[Collected data]
◆ ◆ ◆

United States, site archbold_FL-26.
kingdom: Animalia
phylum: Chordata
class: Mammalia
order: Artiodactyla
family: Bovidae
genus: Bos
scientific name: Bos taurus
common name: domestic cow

◆ ◆ ◆

◆ Exercise description ◆
Copy the records word for word.

◆ Output of the task ◆
United States, site archbold_FL-26.
kingdom: Animalia
phylum: Chordata
class: Mammalia
order: Artiodactyla
family: Bovidae
genus: Bos
scientific name: Bos taurus
common name: domestic cow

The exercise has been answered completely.